题目请戳这里

题目大意：给一个n*m的矩阵，给一些点(ri,ci)表示该点在第ri行第ci列。现在要覆盖所有的点，已知覆盖第i行代价为Ri，覆盖第j列代价为Cj。总代价是累乘的，求最小总代价能覆盖所有的点。

题目分析：最小割。增加一个超级源点和超级汇点，源点到行连边，边权为覆盖行的代价，每列到汇点建边，边权为覆盖该列的代价。对于给定的点对，ri->cj连边，边权无穷大。求一个最小割即可。因为根据割的性质，会将图分成2部分，一部分含源点，一部分含汇点，那么这个割集的边只可能为s->ri、ri->cj、cj->t中的某些边，而ri->cj权是无穷大的，所以不会选这些边，因此割集必在s->ri和cj->t中，那么割集中的边就代表选中要覆盖的行和列，因为要总代价最小，所以求出最小割就是最小总代价。

因为总代价是累乘的，所以要化乘法为加法，取对数。

trick：输出浮点数的时候%.f，%.lf会WA。。。

详情请见代码：

#include <iostream>

#include<cstdio>

#include<cstring>

#include<algorithm>

#include<cmath>

using namespace std;

const int N = 105;

const int M = 5500;

const double inf = 100000000.0;

const double eps = 1e-8;

int m,n,l,num;

struct node

{

    double c;

    int to,next,pre;

}arc[M];

int head[N],sta[N],que[N],cnt[N],dis[N],rpath[N];

void build(int s,int e,double cap)

{

    arc[num].to = e;

    arc[num].c = cap;

    arc[num].next = head[s];

    head[s] = num ++;

    arc[num - 1].pre = num;

    arc[num].pre = num - 1;

    arc[num].to = s;

    arc[num].c = 0.0;

    arc[num].next = head[e];

    head[e] = num ++;

}

void re_Bfs()

{

    int i,front,rear;

    for(i = 0;i <= n + m + 1;i ++)

    {

        dis[i] = n + m + 2;

        cnt[i] = 0;

    }

    front = rear = 0;

    dis[n + m + 1] = 0;

    cnt[0] = 1;

    que[rear ++] = n + m + 1;

    while(front != rear)

    {

        int u = que[front ++];

        for(i = head[u];i != -1;i = arc[i].next)

        {

            if(arc[arc[i].pre].c < eps || dis[arc[i].to] < n + m + 2)

                continue;

            dis[arc[i].to] = dis[u] + 1;

            cnt[dis[arc[i].to]] ++;

            que[rear ++] = arc[i].to;

        }

    }

}

void ISAP()

{

    re_Bfs();

    int i,u;

    double maxflow = 0.0;

    for(i = 0;i <= n + m + 1;i ++)

        sta[i] = head[i];

    u = 0;

    while(dis[0] < n + m + 2)

    {

        if(u == n + m + 1)

        {

            double curflow = inf;

            for(i = 0;i != m + n + 1;i = arc[sta[i]].to)
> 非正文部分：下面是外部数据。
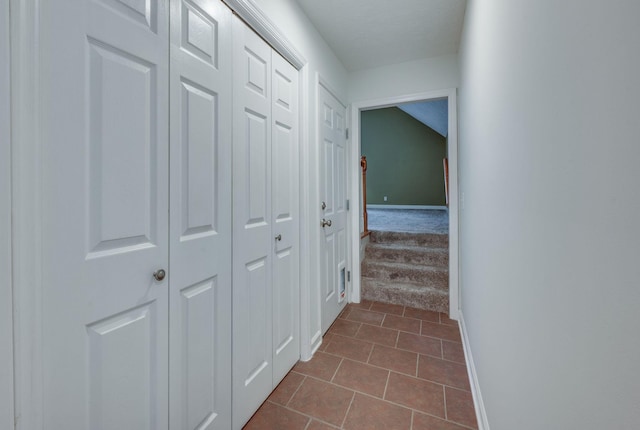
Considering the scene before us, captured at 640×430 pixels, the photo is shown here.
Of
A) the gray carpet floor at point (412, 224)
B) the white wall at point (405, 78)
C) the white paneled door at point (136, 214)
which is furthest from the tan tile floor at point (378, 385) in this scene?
the white wall at point (405, 78)

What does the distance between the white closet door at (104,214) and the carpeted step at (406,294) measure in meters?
2.34

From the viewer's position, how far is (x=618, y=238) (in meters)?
0.40

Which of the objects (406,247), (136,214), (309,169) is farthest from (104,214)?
(406,247)

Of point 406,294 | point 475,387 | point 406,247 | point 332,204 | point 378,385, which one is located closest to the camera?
point 475,387

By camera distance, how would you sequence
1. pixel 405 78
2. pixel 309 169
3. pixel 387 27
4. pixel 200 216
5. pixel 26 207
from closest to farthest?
pixel 26 207, pixel 200 216, pixel 309 169, pixel 387 27, pixel 405 78

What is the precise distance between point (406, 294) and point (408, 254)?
54cm

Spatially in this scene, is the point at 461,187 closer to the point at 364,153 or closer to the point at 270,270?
the point at 270,270

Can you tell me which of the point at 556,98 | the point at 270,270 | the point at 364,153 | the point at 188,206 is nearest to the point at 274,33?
the point at 188,206

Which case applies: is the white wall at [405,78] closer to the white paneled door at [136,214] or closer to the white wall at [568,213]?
the white wall at [568,213]

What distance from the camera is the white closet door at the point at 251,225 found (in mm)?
1351

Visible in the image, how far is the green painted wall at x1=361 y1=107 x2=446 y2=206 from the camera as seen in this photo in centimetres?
777

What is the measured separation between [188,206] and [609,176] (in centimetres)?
115

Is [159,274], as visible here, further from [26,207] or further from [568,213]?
[568,213]

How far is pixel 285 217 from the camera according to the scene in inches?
69.9
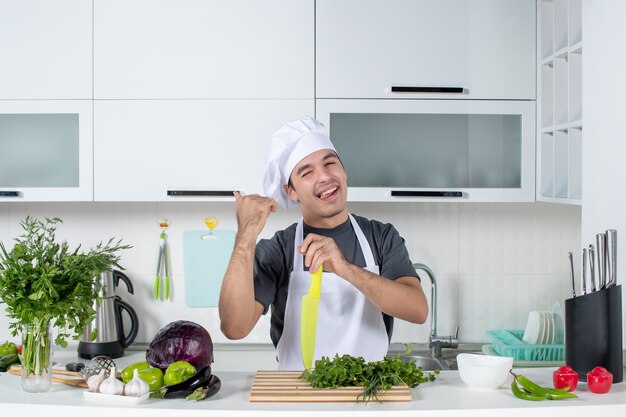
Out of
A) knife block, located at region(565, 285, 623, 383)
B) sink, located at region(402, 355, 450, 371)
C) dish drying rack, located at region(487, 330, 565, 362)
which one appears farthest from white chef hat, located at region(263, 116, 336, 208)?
dish drying rack, located at region(487, 330, 565, 362)

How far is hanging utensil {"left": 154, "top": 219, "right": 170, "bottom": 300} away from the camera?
10.6 ft

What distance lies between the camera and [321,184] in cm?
219

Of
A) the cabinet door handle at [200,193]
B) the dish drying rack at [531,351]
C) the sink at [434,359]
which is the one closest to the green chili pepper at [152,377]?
the cabinet door handle at [200,193]

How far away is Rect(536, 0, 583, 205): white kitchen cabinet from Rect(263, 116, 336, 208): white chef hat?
0.90 meters

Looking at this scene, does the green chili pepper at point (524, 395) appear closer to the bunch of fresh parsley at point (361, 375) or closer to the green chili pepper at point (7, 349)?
the bunch of fresh parsley at point (361, 375)

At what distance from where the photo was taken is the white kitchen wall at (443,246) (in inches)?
128

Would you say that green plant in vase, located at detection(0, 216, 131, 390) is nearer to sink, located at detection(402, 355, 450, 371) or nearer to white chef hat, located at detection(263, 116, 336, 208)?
white chef hat, located at detection(263, 116, 336, 208)

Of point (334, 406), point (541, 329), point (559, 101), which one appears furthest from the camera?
point (541, 329)

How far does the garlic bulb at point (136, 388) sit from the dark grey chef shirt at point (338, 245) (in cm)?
60

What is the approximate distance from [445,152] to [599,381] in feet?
4.25

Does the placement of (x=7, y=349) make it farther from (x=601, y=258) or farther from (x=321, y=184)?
(x=601, y=258)

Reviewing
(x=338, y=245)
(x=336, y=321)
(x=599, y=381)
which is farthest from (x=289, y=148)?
(x=599, y=381)

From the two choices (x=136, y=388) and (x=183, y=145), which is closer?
(x=136, y=388)

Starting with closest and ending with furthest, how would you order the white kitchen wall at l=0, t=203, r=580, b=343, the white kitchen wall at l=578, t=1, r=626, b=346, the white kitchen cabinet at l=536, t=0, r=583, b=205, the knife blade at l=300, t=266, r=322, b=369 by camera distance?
the knife blade at l=300, t=266, r=322, b=369
the white kitchen wall at l=578, t=1, r=626, b=346
the white kitchen cabinet at l=536, t=0, r=583, b=205
the white kitchen wall at l=0, t=203, r=580, b=343
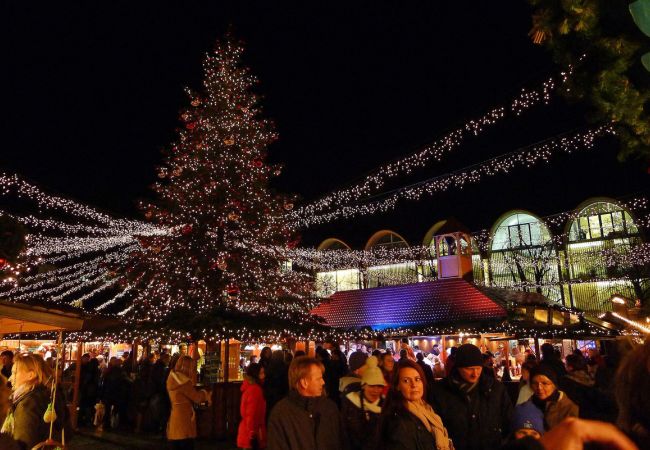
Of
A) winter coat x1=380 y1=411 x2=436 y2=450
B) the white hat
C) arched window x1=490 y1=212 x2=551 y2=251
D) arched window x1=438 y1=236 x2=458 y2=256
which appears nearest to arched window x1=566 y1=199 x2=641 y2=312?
Answer: arched window x1=490 y1=212 x2=551 y2=251

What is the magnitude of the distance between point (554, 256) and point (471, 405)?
2489cm

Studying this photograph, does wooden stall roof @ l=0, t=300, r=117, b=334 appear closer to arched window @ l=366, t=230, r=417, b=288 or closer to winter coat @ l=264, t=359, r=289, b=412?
winter coat @ l=264, t=359, r=289, b=412

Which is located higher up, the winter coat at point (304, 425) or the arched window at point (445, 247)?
the arched window at point (445, 247)

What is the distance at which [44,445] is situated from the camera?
12.3ft

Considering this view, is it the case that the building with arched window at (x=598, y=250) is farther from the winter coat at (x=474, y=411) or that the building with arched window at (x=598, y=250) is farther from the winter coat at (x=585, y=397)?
the winter coat at (x=474, y=411)

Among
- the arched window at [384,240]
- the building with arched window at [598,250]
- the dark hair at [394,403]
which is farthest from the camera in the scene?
the arched window at [384,240]

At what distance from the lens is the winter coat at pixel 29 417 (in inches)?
152

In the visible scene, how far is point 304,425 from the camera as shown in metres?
3.30

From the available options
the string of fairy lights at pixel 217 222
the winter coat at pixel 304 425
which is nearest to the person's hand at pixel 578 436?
the winter coat at pixel 304 425

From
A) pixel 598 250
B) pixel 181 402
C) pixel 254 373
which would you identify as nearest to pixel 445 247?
pixel 598 250

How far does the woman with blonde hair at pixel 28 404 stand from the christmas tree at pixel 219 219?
37.1 feet

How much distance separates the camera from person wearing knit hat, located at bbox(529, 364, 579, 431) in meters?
3.85

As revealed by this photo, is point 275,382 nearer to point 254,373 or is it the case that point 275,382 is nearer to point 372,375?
point 254,373

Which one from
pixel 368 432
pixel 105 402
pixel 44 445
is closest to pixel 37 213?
pixel 105 402
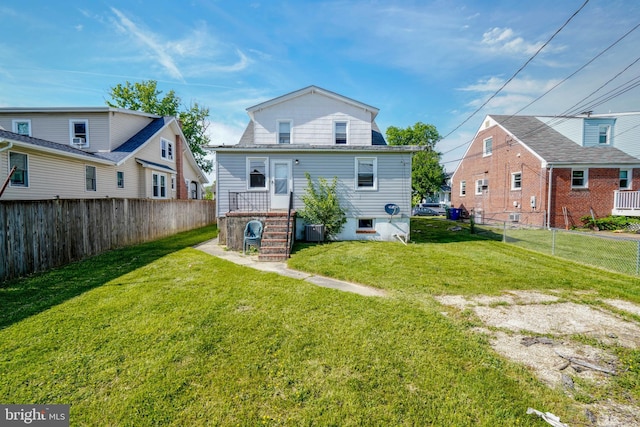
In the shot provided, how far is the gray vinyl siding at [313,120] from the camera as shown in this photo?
1229 cm

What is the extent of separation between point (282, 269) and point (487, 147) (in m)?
21.8

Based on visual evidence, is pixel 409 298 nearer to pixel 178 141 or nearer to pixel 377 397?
pixel 377 397

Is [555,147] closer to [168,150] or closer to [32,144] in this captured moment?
[168,150]

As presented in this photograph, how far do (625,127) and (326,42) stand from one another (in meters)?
20.3

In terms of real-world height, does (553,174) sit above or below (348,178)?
above

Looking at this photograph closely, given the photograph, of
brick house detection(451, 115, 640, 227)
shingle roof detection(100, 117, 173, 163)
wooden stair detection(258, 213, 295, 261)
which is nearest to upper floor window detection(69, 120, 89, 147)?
shingle roof detection(100, 117, 173, 163)

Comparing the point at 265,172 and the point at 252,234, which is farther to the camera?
the point at 265,172

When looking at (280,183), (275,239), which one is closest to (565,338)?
(275,239)

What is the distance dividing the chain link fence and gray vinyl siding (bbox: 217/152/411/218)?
455cm

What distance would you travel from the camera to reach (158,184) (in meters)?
18.1

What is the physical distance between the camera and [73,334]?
3.55 meters

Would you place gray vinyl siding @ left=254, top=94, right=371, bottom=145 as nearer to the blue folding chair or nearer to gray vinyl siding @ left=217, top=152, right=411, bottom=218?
gray vinyl siding @ left=217, top=152, right=411, bottom=218

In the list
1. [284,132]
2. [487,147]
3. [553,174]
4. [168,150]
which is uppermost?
[487,147]

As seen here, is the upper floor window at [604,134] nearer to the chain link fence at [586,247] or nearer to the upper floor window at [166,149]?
the chain link fence at [586,247]
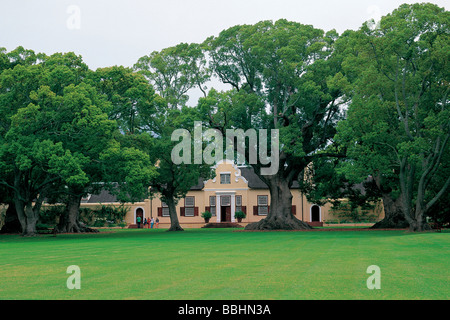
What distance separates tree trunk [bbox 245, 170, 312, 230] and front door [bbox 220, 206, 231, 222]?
22.8m

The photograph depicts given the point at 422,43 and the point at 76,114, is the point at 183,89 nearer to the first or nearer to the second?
the point at 76,114

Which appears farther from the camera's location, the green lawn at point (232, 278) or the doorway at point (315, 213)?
the doorway at point (315, 213)

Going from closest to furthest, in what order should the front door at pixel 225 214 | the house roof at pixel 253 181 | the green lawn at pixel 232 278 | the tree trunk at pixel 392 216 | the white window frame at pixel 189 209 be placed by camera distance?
the green lawn at pixel 232 278 → the tree trunk at pixel 392 216 → the house roof at pixel 253 181 → the front door at pixel 225 214 → the white window frame at pixel 189 209

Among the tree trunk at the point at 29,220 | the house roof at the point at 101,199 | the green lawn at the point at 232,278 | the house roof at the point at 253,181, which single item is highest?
the house roof at the point at 253,181

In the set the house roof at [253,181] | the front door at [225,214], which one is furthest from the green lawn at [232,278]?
the front door at [225,214]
                curflow = min(curflow,arc[sta[i]].c);

            for(i = 0;i != m + n + 1;i = arc[sta[i]].to)

            {

                arc[sta[i]].c = arc[sta[i]].c - curflow;

                arc[arc[sta[i]].pre].c = arc[arc[sta[i]].pre].c + curflow;

            }

            maxflow = maxflow + curflow;

            u = 0;

        }

        for(i = sta[u];i != -1;i = arc[i].next)
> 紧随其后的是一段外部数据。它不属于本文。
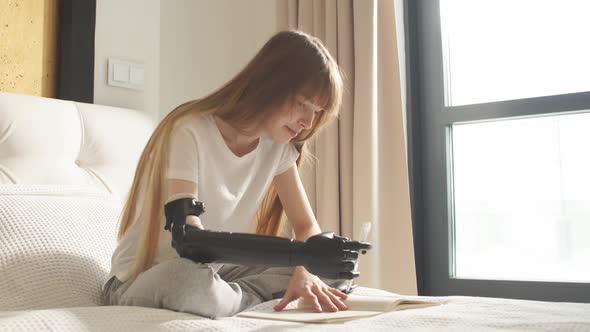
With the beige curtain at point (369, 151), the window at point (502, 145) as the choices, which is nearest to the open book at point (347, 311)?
the beige curtain at point (369, 151)

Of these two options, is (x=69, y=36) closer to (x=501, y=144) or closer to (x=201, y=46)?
(x=201, y=46)

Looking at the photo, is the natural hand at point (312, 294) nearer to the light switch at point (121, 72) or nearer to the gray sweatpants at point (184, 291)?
the gray sweatpants at point (184, 291)

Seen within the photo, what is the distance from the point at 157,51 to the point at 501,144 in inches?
49.2

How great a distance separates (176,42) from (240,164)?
1.19 m

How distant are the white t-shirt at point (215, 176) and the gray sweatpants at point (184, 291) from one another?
9 cm

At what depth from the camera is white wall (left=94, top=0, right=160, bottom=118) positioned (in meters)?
2.18

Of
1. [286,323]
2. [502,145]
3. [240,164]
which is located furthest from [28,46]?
[502,145]

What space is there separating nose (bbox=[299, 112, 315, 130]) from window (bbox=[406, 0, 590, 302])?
112cm

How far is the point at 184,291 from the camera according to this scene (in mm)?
1100

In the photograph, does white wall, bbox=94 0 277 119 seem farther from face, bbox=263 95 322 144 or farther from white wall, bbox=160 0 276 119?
face, bbox=263 95 322 144

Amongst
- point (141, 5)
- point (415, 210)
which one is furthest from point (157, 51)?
point (415, 210)

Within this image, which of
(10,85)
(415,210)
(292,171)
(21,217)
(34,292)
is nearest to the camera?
(34,292)

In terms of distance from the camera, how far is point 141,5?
2.30m

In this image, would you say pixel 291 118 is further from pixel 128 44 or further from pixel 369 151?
pixel 128 44
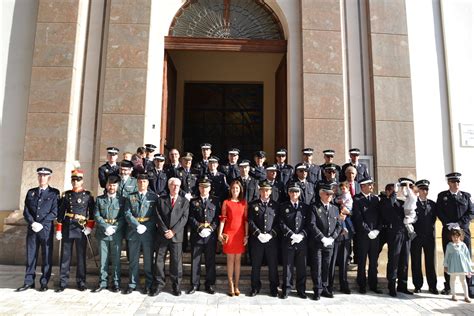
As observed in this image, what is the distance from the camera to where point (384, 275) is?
7.15 m

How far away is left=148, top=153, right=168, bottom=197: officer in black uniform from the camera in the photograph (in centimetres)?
675

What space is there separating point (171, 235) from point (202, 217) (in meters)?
0.55

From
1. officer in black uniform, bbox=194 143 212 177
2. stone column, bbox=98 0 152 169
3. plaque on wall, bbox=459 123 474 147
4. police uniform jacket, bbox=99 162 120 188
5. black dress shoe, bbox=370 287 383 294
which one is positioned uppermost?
stone column, bbox=98 0 152 169

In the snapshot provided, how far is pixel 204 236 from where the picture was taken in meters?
5.94

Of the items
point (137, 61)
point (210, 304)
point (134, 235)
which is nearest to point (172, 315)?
point (210, 304)

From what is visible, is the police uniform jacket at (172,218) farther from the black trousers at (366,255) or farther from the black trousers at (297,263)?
the black trousers at (366,255)

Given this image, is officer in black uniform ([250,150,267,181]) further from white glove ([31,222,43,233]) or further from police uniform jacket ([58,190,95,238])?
white glove ([31,222,43,233])

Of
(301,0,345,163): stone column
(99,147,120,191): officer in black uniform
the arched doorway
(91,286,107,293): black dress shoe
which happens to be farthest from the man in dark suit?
the arched doorway

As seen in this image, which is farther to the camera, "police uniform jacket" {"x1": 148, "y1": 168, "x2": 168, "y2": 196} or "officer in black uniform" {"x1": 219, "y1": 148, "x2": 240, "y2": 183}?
"officer in black uniform" {"x1": 219, "y1": 148, "x2": 240, "y2": 183}

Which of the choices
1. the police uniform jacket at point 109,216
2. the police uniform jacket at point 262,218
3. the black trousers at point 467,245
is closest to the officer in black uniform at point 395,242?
the black trousers at point 467,245

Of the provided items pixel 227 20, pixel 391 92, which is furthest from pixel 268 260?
pixel 227 20

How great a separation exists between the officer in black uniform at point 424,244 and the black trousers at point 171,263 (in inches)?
150

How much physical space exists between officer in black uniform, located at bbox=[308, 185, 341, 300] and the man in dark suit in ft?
6.55

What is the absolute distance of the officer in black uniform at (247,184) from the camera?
6.58 metres
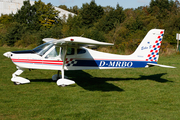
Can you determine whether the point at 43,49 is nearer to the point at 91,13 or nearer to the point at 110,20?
the point at 110,20

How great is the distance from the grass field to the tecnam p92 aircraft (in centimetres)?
75

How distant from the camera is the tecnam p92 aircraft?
26.7 feet

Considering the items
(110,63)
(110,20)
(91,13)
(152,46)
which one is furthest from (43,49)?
(91,13)

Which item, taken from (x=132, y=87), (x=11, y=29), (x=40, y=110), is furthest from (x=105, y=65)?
(x=11, y=29)

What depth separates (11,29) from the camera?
3238 cm

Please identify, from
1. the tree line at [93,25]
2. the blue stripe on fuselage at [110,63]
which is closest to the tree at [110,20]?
the tree line at [93,25]

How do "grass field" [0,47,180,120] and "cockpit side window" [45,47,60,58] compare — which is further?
"cockpit side window" [45,47,60,58]

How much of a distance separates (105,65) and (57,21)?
38527 millimetres

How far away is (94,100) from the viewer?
6.39 m

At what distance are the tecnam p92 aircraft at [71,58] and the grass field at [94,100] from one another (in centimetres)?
75

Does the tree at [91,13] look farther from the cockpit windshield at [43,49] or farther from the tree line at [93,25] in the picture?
the cockpit windshield at [43,49]

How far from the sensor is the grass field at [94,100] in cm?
513

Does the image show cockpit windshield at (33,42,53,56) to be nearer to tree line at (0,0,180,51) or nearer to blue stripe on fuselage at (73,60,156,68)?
blue stripe on fuselage at (73,60,156,68)

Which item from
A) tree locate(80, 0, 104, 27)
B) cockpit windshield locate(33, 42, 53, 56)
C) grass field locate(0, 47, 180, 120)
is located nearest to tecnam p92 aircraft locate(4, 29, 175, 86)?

            if(arc[i].c > eps && dis[arc[i].to] + 1 == dis[u])

                break;

        if(i != -1)

        {

            sta[u] = i;

            rpath[arc[i].to] = arc[i].pre;

            u = arc[i].to;

        }

        else

        {

            if((-- cnt[dis[u]]) == 0)

                break;

            sta[u] = head[u];

            int Min = m + n + 2;

            for(i = sta[u];i != -1;i = arc[i].next)
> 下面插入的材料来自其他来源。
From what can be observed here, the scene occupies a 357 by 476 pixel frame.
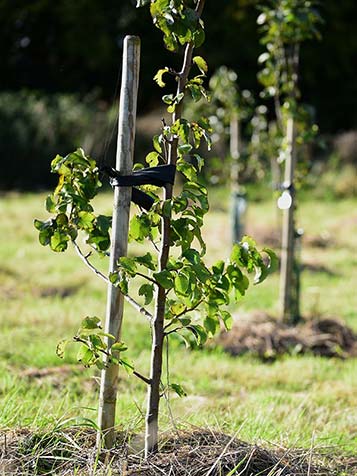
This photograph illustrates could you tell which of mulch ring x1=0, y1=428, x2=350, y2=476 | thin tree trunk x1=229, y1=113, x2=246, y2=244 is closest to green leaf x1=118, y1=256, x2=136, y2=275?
mulch ring x1=0, y1=428, x2=350, y2=476

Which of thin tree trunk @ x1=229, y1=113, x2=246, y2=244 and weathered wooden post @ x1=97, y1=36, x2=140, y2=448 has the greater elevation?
thin tree trunk @ x1=229, y1=113, x2=246, y2=244

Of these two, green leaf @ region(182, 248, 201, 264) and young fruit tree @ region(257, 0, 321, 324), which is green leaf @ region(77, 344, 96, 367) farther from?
young fruit tree @ region(257, 0, 321, 324)

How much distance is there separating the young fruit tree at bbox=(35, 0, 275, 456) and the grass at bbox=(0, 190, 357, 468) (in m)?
0.28

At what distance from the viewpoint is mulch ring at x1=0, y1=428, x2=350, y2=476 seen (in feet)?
8.80

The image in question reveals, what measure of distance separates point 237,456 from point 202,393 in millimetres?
1645

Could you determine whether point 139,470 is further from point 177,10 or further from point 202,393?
point 202,393

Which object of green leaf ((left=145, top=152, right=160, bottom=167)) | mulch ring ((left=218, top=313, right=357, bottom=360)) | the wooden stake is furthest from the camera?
the wooden stake

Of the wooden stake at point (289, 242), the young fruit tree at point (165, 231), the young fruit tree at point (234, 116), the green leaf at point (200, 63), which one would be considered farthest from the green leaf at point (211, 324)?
the young fruit tree at point (234, 116)

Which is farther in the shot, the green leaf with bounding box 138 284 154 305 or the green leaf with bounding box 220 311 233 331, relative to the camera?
the green leaf with bounding box 220 311 233 331

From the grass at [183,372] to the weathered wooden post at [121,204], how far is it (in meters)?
0.12

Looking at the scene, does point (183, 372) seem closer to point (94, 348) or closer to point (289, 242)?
point (289, 242)

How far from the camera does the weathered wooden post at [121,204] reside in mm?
2805

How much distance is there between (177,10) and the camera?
265 cm

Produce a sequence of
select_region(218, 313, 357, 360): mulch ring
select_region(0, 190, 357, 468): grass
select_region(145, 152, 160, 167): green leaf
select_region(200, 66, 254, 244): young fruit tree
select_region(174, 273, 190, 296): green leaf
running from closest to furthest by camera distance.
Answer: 1. select_region(174, 273, 190, 296): green leaf
2. select_region(145, 152, 160, 167): green leaf
3. select_region(0, 190, 357, 468): grass
4. select_region(218, 313, 357, 360): mulch ring
5. select_region(200, 66, 254, 244): young fruit tree
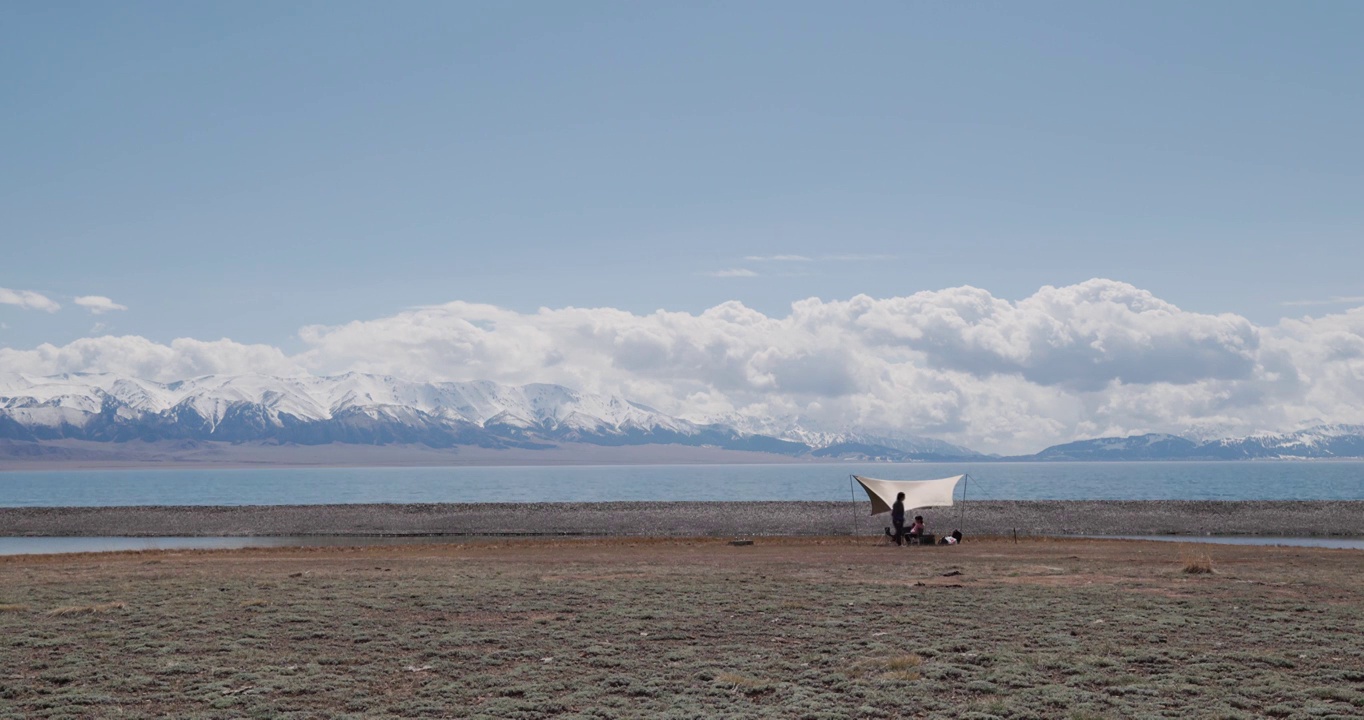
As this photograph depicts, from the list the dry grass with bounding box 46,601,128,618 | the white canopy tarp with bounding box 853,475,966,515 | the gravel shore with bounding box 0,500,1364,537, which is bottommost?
the gravel shore with bounding box 0,500,1364,537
                if(arc[i].c > eps)

                    Min = min(Min,dis[arc[i].to]);

            dis[u] = Min + 1;

            cnt[dis[u]] ++;

            if(u != 0)

                u = arc[rpath[u]].to;

        }

    }

    printf("%.4lf\n",pow(10.0,maxflow));

}

int main()

{

    int t,i;

    int a,b;

    double x;

    scanf("%d",&t);

    while(t --)

    {

        memset(head,-1,sizeof(head));

        scanf("%d%d%d",&n,&m,&l);

        for(i = 1;i <= n;i ++)

        {

            scanf("%lf",&x);

            build(0,i,log10(x));

        }

        for(i = 1;i <= m;i ++)

        {

            scanf("%lf",&x);

            build(n + i,m + n + 1,log10(x));

        }

        while(l --)

        {

            scanf("%d%d",&a,&b);

            build(a,n + b,inf);

        }

        ISAP();

    }

    return 0;

}

//568K	16MS